§ WHAT YOU HAVE TO DO:
Answer these from the thread on open-sourcing multiple-camera support:
1. Which camera setups does the repository support, according to the first reply from goldbattle?
2. How many cameras is Galto2000 simulating on a drone, and in which simulator?
3. What was the main focus of MIMC-VINS, according to the final comment?

# Start of SELECTED TEXT

Multiple camera open sourcing

WuZihao12 commented 1 year ago

I want to work on an asynchronous multi-camera and single-IMU system, do you have any suggestions? Or will you open source the code for this paper mc-vio ?

goldbattle commented 1 year ago

This repository supports monocular, binocular, and stereo synchronized cameras. Currently no plans to open source MIMC-VINS at this time. You could implement it yourself on top of OpenVINS, but that is something you would need to take on yourself.

Galto2000 commented 1 year ago

Greetings,

I am trying to interpret the information in this thread correctly, as I am interested in using three cameras; in my case the cameras are all time synchronized, but don't have any overlapping views.

I have been dabbling with open-vins in the ROS2 environment and I have been simulating a drone with three cameras in Gazebo, and I noticed that in function call https://github.com/rpng/open_vins/blob/58afb2daf47498911100edc7452ccd7e42a2db50/ov_msckf/src/ros/ROS2Visualizer.cpp#L160 when the number of cameras is larger than 2, then they appear to be "enumerated" as single monocular cameras

https://github.com/rpng/open_vins/blob/58afb2daf47498911100edc7452ccd7e42a2db50/ov_msckf/src/ros/ROS2Visualizer.cpp#L201

This works well for a single camera, but when I apply three cameras, I get very poor VIO performance.

I noticed that when I apply two cameras, even-though they don't have overlapping views (and I set use_stereo to false), it also has good VIO performance making calls to https://github.com/rpng/open_vins/blob/58afb2daf47498911100edc7452ccd7e42a2db50/ov_msckf/src/ros/ROS2Visualizer.cpp#L499

even though I am not doing stereo per-se.

So I followed suit, and created a new branch for three cameras (pretty much as suggested here https://github.com/rpng/open_vins/issues/285) , and I have similar good VIO performance as with two cameras, but in RVIZ, I only see the features (active, MSCKF and SLAM) of the first two cameras, making me wonder if the third camera is being used at all, or maybe I need to set the number of features larger?

I am still wiggling my way through the code, but I would like to know if MIMC-VINS is an absolute requirement for when using more than two cameras at the moment, or is it some entirely different approach (I have not yet looked at MIMC-VINS), and open-vins in its current condition could support three cameras, but not just in the method of MIMC-VINS?

goldbattle commented 1 year ago

MIMC-VINS main focus was on improving robustness and supporting sensor calibration of all parameters. I believe you shouldn't run into to many problems if you are leveraging synchronized cameras (have you verified this by performing Kalibr calibration and comparing the recovered time offsets of each camera?).

# End of SELECTED TEXT
# Start of DATASET CONTENT

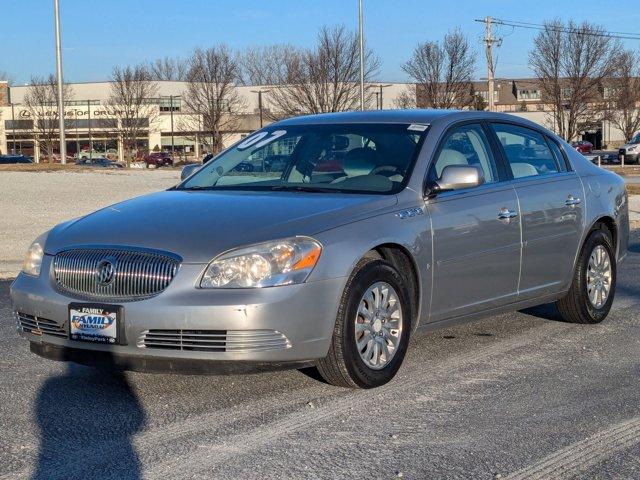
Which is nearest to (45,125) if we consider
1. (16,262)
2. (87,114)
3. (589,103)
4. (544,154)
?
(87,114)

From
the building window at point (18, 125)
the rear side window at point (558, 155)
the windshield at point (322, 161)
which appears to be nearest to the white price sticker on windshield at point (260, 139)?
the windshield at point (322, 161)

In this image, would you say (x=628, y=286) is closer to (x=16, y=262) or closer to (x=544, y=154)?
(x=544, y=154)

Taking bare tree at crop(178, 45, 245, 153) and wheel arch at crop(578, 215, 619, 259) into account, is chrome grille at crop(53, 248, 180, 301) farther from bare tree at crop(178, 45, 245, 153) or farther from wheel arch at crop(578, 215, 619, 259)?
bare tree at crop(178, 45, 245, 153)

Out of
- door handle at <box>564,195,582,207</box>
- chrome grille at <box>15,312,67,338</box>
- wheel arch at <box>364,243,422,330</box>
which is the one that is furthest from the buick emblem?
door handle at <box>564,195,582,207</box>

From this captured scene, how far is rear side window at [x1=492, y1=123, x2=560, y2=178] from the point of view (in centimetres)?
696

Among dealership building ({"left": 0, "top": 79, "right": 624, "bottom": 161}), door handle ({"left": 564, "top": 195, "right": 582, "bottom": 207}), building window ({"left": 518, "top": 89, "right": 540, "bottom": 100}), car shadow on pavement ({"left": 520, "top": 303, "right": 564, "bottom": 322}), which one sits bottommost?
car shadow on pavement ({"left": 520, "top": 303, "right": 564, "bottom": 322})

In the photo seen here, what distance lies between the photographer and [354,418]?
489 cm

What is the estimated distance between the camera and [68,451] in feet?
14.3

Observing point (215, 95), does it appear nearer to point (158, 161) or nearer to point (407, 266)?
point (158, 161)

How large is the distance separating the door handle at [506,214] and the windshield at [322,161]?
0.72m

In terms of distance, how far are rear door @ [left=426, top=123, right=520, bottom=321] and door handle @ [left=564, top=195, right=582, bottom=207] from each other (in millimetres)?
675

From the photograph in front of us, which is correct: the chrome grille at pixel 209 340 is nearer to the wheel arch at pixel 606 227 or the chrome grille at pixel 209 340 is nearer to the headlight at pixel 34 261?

# End of DATASET CONTENT
# Start of DATASET CONTENT

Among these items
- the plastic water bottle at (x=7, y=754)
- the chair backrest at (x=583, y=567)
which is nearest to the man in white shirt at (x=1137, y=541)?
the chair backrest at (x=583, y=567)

# End of DATASET CONTENT
# Start of DATASET CONTENT

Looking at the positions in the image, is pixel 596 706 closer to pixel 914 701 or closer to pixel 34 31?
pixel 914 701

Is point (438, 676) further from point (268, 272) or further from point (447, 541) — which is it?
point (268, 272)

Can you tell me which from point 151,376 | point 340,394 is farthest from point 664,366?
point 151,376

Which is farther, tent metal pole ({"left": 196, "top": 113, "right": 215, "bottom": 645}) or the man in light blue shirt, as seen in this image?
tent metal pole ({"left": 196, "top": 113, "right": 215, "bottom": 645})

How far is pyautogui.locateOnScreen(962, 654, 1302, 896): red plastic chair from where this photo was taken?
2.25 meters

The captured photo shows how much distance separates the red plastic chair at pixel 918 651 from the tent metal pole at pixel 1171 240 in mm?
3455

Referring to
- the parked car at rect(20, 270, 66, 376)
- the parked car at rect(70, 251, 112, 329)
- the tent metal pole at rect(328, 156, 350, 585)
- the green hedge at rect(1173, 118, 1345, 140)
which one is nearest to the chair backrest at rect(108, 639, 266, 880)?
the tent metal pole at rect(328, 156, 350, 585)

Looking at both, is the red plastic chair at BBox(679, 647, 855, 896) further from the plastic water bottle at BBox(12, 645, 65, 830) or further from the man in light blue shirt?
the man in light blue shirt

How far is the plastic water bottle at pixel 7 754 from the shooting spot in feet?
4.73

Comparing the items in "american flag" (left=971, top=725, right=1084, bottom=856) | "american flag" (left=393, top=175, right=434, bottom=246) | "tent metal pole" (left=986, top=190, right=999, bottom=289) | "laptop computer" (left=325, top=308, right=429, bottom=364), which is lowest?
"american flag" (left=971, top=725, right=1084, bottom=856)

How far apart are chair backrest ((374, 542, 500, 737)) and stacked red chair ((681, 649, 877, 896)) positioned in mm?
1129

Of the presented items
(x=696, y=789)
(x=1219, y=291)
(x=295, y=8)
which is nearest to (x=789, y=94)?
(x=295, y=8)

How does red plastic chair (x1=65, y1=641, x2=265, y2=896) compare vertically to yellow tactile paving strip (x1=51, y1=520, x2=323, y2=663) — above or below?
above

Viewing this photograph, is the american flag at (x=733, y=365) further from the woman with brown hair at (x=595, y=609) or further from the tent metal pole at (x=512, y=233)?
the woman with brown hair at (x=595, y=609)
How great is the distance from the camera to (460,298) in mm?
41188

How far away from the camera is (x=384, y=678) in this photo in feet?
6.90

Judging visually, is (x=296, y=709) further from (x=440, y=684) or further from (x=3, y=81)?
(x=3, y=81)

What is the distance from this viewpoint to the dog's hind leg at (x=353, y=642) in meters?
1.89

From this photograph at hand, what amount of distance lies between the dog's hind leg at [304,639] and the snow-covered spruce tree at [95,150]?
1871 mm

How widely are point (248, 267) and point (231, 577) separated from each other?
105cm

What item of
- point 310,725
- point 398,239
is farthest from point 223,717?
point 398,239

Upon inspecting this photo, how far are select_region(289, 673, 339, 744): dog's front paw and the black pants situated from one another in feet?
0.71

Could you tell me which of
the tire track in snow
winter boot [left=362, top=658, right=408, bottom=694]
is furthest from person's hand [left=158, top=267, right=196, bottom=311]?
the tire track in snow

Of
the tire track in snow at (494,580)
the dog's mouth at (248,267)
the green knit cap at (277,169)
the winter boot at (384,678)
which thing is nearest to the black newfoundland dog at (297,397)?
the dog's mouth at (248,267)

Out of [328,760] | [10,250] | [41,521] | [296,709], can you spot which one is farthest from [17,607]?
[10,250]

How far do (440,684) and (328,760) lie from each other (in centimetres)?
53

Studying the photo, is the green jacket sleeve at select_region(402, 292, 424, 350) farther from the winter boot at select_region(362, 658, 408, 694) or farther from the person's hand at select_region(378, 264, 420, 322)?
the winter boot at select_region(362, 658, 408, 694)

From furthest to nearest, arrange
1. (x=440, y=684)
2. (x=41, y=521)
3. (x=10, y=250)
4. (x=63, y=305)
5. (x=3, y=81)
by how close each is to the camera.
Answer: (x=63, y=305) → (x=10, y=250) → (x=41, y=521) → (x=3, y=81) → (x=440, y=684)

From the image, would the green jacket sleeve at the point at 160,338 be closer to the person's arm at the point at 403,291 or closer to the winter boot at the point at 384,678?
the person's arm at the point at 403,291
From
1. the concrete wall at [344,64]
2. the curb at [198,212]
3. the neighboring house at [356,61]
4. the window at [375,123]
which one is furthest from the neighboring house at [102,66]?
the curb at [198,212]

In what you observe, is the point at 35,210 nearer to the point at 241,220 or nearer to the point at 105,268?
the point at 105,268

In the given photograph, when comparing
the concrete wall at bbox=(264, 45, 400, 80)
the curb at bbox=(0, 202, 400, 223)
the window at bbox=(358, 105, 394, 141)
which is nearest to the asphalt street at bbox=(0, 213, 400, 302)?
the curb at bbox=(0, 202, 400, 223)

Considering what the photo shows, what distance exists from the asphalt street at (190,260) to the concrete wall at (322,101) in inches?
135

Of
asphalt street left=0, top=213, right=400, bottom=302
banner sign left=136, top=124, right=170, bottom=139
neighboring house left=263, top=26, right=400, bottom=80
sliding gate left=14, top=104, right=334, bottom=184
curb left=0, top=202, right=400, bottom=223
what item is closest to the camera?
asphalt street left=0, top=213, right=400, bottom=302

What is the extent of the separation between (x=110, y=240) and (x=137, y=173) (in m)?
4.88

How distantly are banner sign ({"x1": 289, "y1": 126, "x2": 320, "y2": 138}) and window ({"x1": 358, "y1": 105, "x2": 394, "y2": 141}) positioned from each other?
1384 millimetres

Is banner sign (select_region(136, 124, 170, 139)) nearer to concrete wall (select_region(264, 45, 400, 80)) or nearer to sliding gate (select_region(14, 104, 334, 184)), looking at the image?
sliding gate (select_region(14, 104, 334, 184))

# End of DATASET CONTENT

§ ANSWER TO THIS EXERCISE:
1. Monocular, binocular, and stereo synchronized cameras.
2. Three cameras, in Gazebo.
3. Improving robustness and supporting sensor calibration of all parameters.